## ROWS
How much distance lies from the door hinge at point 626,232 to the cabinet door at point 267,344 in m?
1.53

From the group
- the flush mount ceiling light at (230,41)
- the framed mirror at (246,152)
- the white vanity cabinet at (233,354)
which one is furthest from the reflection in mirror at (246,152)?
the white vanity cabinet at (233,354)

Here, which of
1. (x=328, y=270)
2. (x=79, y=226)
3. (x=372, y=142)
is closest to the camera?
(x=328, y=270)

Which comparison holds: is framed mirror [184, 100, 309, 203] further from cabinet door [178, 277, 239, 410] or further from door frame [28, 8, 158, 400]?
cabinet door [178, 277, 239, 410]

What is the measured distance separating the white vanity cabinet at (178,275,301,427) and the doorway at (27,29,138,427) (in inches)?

## STATED GOAL
Return every line of the data above unchanged, character for character.

## FULL RESPONSE
How much distance lies from the door hinge at point 626,232 to the cabinet door at point 267,344 in m?
1.53

From the group
- the flush mount ceiling light at (230,41)
- the framed mirror at (246,152)
- the white vanity cabinet at (233,354)
which one is furthest from the reflection in mirror at (246,152)?
the white vanity cabinet at (233,354)

Here, which of
1. (x=328, y=270)
2. (x=79, y=226)
3. (x=372, y=142)
is closest to the camera?
(x=328, y=270)

Which comparison holds: is framed mirror [184, 100, 309, 203] further from cabinet door [178, 277, 239, 410] or further from door frame [28, 8, 158, 400]?
cabinet door [178, 277, 239, 410]

What is the measured distance separating the white vanity cabinet at (178,275,301,427) and the doorway at (27,29,138,427) (in inches)?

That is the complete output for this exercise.